Para a sustentabilidade do negócio acontecer há um rígido planejamento e controle da produção, bem como o uso intensivo de reaproveitamento de materiais, sem desperdício. Além disso, as peças são confeccionadas com algodão orgânico e material PET.
Retalhar
A Retalhar é um negócio socioambiental de logística reversa têxtil. Transforma resíduos de tecidos, especialmente uniformes, em outros produtos. Assim, realiza todo o trabalho de reciclagem dos tecidos descartados e os reinsere no mercado com diferentes finalidades, da construção civil a indústria automobilística. Também com os resíduos produz peças de brindes, como bolsas e porta-objetos. Assim, evita-se que toneladas de tecido sejam destinados a aterros.
Insecta Shoes
A Insecta Shoes nasceu de uma parceria entre Bárbara Mattivy e Pamella Magpali. Nasceu também da experiência da Barbara como proprietária de um brechó online, o Urban Vintagers e da Pamella como dona de uma marca de sapatos artesanais, a MAG-P Shoes. Dessa fusão, as duas começaram a aproveitar materiais e tecidos de brechós e criaram uma linha de sapatos que além de realizar o reaproveitamento dos insumos, não utiliza nenhuma matéria prima de origem animal. O solado, por exemplo, é feito de borracha triturada.
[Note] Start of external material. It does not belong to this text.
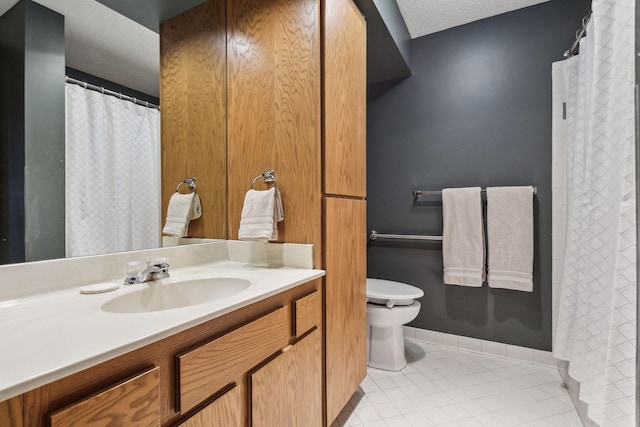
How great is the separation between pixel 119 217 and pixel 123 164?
0.21 meters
Peças produzidas artesanalmente com materiais atóxicos, veganos e reaproveitados (upcycicling)
O resultado são peças de vestuário que além de trazerem uma história são feitas de modo artesanal e altamente customizadas: nenhuma peça é igual a outra.
A estampagem vem do processo de garimpo que a Insecta faz pelo Brasil (Porto Alegre, Campo Grande e São Paulo) e também no exterior, bem como de tecidos feitos de PET reciclado. Além disso, todos os sapatos e acessórios são 100% únicos não só pelas estampas mas pelo cuidado em personalizar cada peça.
Segundo nos contou, para Barbara a Insecta é movida pela vontade de devolver diretamente ao planeta, ajudando socialmente alguém ou o meio ambiente. Afinal, “o papel do empreendedor não é só enxergar o lucro”.
Visão essa que fez ainda mais sentido quando participou da última turma do Inovação Social. Viu no curso que há grandes negócios acontecendo no Brasil e no mundo que são capazes de unir a transformação social e serem rentáveis, porque rompem o paradigma da escassez. É possível criar relações, negócios e sistema em que todos ganham.
Depois dessa experiência, para Barbara, a lógica do ganha-ganha-ganha que vivenciou na Escola Design Thinking fez ainda mais sentido para continuar empreendendo na Insecta Shoes e reforçou para ela o papel socioambiental que a empresa possui no universo da moda. Questionada sobre o significado de negócio e empreendedorismo social, acredita no equilíbrio entre a lucratividade do negócio e o impacto que gera na sociedade.
Como visto, a indústria da moda está passando por profundas transformações. Afinal, o modelo mental que conduz o mundo também está mudando. Como todo momento de transformação, estamos diante concomitantemente de modelos mentais novos e velhos. Que geram abundância ou que geram escassez. Nessa encruzilhada, cabem às empresas, organizações e governos qual caminho seguir.
O fato é que há um mundo abundante emergindo em que todos esses atores são capazes de propor soluções aos problemas mais complexos de forma mais justa e ampla, beneficiando a sociedade como um todo, não apenas alguns indivíduos.
A inovação passa a atingir o patamar social, como aquela capaz de gerar impacto positivo em larga escala, resolvendo os desafios socioambientais do mundo.
Sob esse espectro, o conceito de inovação social extrapola a ideia de que trata de uma área da inovação, mas que, representa, a evolução da inovação. A inovação social é e será o novo motor para pensar e resolver problemas que atingem toda a sociedade.
É preciso quebrar o tabu de que a inovação social está restrita a um setor da economia, tradicionalmente o terceiro setor. Toda organização, negócio ou indivíduo que queira resolver problemas sistêmicos pode – e deve – se apoiar no modelo mental, ferramentas e conceitos que a inovação social oferece.